Getting paid as a business or brand on any digital platform takes more grit than when it is done offline. It is easier for people to trust a seller who they see and can touch than one whom they cannot. Experts at the ongoing Social Media Week Lagos 2019 say businesses that do not have an a subscription business strategy will not be around for long.
One of the benefits of monetizing content or service online is the potential for recurrent revenue, that is multiple payment sources. In fact, subscription business model is based on the idea of receiving recurring revenue (weekly, monthly or annually) for providing prolonged access to a product or service.
In Nigeria were small businesses find it difficult to access funding, having a single revenue model – offline – could be the fastest route to going down. And in a future dominated by digital technology, revenue has to be diversified for any business to attain sustainability.
Globally, companies like Netflix, Apple Music, New York Times and Trunk Club are notable successes of using online revenue strategies. The New York Times reported on Wednesday that it made $24 million in profits in 2018 alone from its digital subscription.
The Times said it made $709 million in digital revenue in 2018, bolstered primarily by 17.7 per cent growth in digital subscription revenue for the year. The company added 265,000 digital subscribers during the quarter, for a total of 3.4 million total digital subscribers, up 27 per cent from the end of 2017. It is on its way to reaching its goal of $800 million in digital revenue by 2020 and 10 million digital subscribers by 2025.
Nigeria also has a few subscription success stories, although it is early days; this include BusinessDay, PiggyBank, Fitness Centre Gym and Paystack among others that are proving that digital subscription model does work and is the future of sustainable online business.

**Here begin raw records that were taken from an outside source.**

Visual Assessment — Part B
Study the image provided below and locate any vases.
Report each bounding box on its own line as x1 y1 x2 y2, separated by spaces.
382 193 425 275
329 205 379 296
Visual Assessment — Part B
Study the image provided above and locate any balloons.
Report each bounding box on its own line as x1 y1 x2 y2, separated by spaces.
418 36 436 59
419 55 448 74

During a panel organized by payment infrastructure provider, Paystack, Linda Ochugbua, BusinessDay’s head of digital marketing recalls that Nigeria’s online population is inherently distrustful and often prefers to pay for entertainment than pay for content that could potentially help them make better business decisions.
Today, 45 per cent of BusinessDay’s revenue comes from subscriptions, but it was not always the case.
“It was difficult to explain to people why they should pay for content they read on our platform. We had to use offline tactic in 2016 to attract subscribers in 2016,” says Ochugbua.
One of the major issues that businesses must deal with for online customers is trust.
“PiggyBank’s biggest challenge is trust,” says Joshua Chibueze, co-founder of the online savings and personal finance platform. PiggyBank has acquired over 180,000 registered users.
Online customers will only part with money when they can be assured to a large extent that their money will come back with the value they had in mind. Ugly experiences from dealing with some online businesses put most potential customers on edge when they are asked to pay.
Ochugbua says addressing the quality is critical to building trust.
“If you are not selling something of value, you will find it difficult to get people to pay for subscriptions,” she says.
In essence, a company’s service must be of the quality that people will be willing to pay for.
Ebun Okubanjo, CEO of Fitness Centre gym adds that a lot also rides on how transparent a company is with the customers that willing to pay.
“If you are going to be doing recurrent billing, let people know when you would do it and how you would do it,” he says.